- APPLY WHAT YOU READ -
a) Translate this sentence from the text on nothorses into Spanish: "Horses are pretty well adapted to open, rolling steppe."
b) Take the part of the text on nothorses that begins at the words "Option 2: Predation" and stops after "don't, of course).". Write it out again, substituting "very appetizing" for "extremely tasty".

Segment Start: TEXT

Option 1: Difficulty traversing
As others have posited, perhaps the land bridge is particularly difficult for nothorses to traverse. Horses are pretty well adapted to open, rolling steppe. It wouldn't actually take that much of a change to make it unlikely for them to make the crossing.
Lack of water, swampy territory, heavy woodland, presence of poisonous plants that they're not adapted to (ragwort in real life is deadly to horses), lack of grazing, too much grazing (one of the issues horses have outside of the steppe is the high sugar content of lush European grass, which causes health issues).
Any of these, perhaps dialled up a bit, would do well to restrict their range.
Option 2: Predation
In addition to the other answers about physical land barriers or poisonous flora, predation could also work.
- Continent B has nothorses.
- Continent A has something that thinks nothorses are extremely tasty.
The small numbers of nothorses that make it across the bridge do not survive long enough to establish a stable population. It gets worse for nothorses when their nemesis makes the jump in the other direction, but at least they have a sizeable population already present so they can maintain their numbers more easily while they adapt (or don't, of course).
For a real-world example, you can look at the restrictions to the range of platypodes in Australia. Their range is curtailed to the West of the continent by the larger presence of crocodiles in the East.
Option 3: Time
There are two main ways land-bridges are commonly formed. The first is a collision of two landmasses due to continental drift. This tends to be relatively permanent on a biological timescale. The second is land beneath the waves that is exposed by falling sea levels, which tends to be more transitory.
Perhaps your land bridge is of the latter type, and has only recently become traversible (say, in the past couple of thousand years). It takes time for population pressures to develop and push an animal to expand their current range.
Nothumans, like their human counterparts, are curious. They seem to like exploring. It's likely that they will make the journey across to find new, untapped resources.
Nothorses, however, are not particularly adventurous. If they're anything like actual horses, 'not particularly adventurous' is a sizeable understatement.
There isn't actually anything at all preventing nothorses from moving across the gap. They just haven't yet.

Segment End: TEXT
Segment Start: DATASET

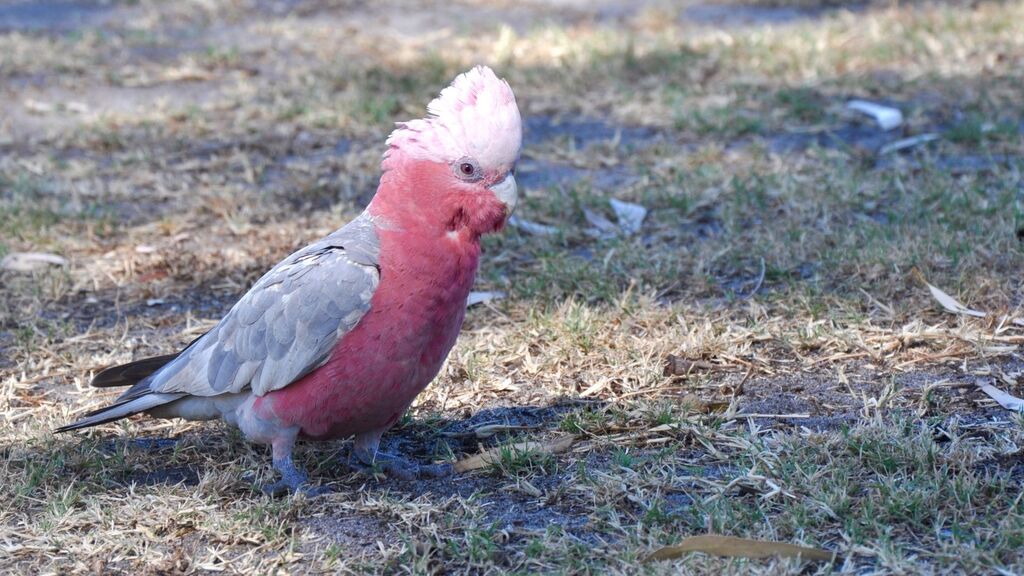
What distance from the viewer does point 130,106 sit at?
6312 mm

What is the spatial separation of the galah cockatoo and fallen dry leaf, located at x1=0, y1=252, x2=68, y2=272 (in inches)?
64.3

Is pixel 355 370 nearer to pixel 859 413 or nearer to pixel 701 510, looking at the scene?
pixel 701 510

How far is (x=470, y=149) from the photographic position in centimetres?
268

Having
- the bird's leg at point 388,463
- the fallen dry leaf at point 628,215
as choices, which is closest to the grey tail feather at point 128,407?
the bird's leg at point 388,463

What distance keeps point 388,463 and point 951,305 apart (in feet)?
6.27

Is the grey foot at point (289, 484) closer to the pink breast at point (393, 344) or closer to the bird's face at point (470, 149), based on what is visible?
the pink breast at point (393, 344)

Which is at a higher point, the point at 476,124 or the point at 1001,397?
the point at 476,124

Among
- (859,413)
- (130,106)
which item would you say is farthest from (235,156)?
(859,413)

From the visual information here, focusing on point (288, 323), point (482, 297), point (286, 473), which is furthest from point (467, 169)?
point (482, 297)

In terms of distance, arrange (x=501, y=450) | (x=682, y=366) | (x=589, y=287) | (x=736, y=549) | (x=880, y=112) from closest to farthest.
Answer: (x=736, y=549), (x=501, y=450), (x=682, y=366), (x=589, y=287), (x=880, y=112)

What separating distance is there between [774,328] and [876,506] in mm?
1130

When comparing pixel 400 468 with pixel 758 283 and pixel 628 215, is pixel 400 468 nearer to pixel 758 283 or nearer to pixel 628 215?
pixel 758 283

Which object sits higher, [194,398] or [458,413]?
[194,398]

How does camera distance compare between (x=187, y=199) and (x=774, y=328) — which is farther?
(x=187, y=199)
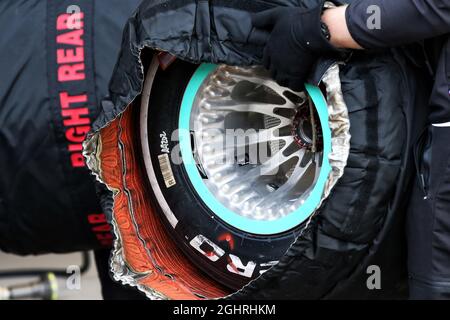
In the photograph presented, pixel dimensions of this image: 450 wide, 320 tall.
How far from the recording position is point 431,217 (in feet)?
5.69

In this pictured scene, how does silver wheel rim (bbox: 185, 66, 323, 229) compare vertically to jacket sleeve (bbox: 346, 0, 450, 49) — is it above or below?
below

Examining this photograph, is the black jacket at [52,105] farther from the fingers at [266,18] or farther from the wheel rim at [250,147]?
the fingers at [266,18]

Segment End: DATASET

- ANSWERS BELOW -
a) Los caballos están bastante bien adaptados a la estepa abierta y ondulada.

b)
Option 2: Predation
In addition to the other answers about physical land barriers or poisonous flora, predation could also work.
- Continent B has nothorses.
- Continent A has something that thinks nothorses are very appetizing.
The small numbers of nothorses that make it across the bridge do not survive long enough to establish a stable population. It gets worse for nothorses when their nemesis makes the jump in the other direction, but at least they have a sizeable population already present so they can maintain their numbers more easily while they adapt (or don't, of course).